OCTOBER 10, 2020
New work from a team of scientists led by Dr. Chuanlong Lin from HPSTAR revealed two distinctive transition pathways, a thermally-activated crystal-crystal transition and a mechanically-driven amorphization, in the structural evolution of high-pressure metallic β-Sn silicon (Si-II) under rapid decompression at various temperatures. The study is published in the recent issue of Physical Review Letters.

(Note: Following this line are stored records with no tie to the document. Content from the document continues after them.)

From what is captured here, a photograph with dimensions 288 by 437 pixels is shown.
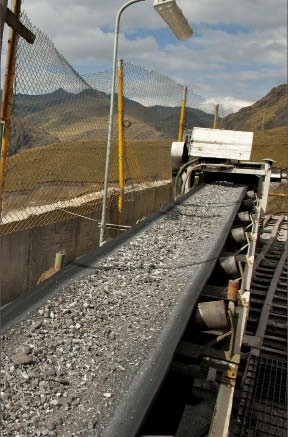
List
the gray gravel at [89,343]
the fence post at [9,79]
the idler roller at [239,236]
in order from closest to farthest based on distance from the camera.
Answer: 1. the gray gravel at [89,343]
2. the fence post at [9,79]
3. the idler roller at [239,236]

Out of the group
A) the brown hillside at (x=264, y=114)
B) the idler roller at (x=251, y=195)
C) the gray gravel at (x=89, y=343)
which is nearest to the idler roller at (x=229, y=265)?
the gray gravel at (x=89, y=343)

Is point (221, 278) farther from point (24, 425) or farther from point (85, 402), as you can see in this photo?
point (24, 425)

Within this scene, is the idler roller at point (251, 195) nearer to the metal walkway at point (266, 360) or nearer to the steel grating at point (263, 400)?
the metal walkway at point (266, 360)

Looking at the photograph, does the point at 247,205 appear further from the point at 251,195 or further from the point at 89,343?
the point at 89,343

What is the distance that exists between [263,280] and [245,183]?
268 centimetres

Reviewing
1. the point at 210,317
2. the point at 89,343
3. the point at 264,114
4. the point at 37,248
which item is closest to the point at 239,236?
the point at 210,317

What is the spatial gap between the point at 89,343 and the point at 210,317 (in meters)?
1.00

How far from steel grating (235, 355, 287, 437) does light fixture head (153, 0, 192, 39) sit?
14.6 feet

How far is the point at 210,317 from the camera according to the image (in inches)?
126

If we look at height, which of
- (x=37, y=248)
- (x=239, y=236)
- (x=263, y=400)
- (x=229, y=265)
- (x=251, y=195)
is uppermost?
(x=251, y=195)

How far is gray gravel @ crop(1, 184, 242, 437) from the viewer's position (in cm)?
206

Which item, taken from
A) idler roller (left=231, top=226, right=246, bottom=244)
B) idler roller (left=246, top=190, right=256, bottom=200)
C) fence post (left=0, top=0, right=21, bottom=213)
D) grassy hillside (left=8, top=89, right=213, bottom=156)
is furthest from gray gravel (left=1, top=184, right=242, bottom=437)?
idler roller (left=246, top=190, right=256, bottom=200)

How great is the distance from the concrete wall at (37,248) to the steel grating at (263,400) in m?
3.12

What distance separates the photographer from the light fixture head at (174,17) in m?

Metastable silicon also has shown promising electrical properties as its ambient stable form for using as semiconductors. These metastable allotropes can be synthesized from its high-pressure metallic phase via decompression, depending on temperature, decompression rate (or strain rate), stress, etc. However, the underlying mechanisms governing the different transformation paths still remain unclear.
The team utilized in situ time-resolved x-ray diffraction to probe the structure evolution of Si-II toward the metastable silicon under decompression. The researchers found that under slow decompression, Si-II transformed to a metastable crystalline phase in the pressure range of 4.3-9.2 GPa, while Si-II collapsed mechanically to an amorphous form at around 4.3 GPa when the volume expansion approaches a critical strain via rapid decompression beyond a threshold rate.
Caption: Temperature- and decompression rate-dependent transtion pathways in Si-II.
"The thermophysical factors including decompression rate, activation barrier and temperature coupled together to affect the transformation paths and the end products,” explained Dr. Lin.
"Our study provides deep insight into understanding the formation conditions and is of fundamental significance in controlled synthesis of the desirable metastable silicon phases for practical use.”
近日,由北京高压科学研究中心林传龙研究员带领的国际研究小组利用时间分辨X射衍射技术提示了Si-II的两种不同的相变动力学过程和转变机理:一是在缓慢卸压过程中由热激发引起的晶体到晶体相变;另一种是在快速卸载过程由晶格发生机械坍塌引起的高压金属硅的非晶化。相关研究以“Temperature-and Rate-Dependent Pathways in Formation of Metastable Silicon Phases under Rapid Decompression”发表在近日的《物理评论快报》上。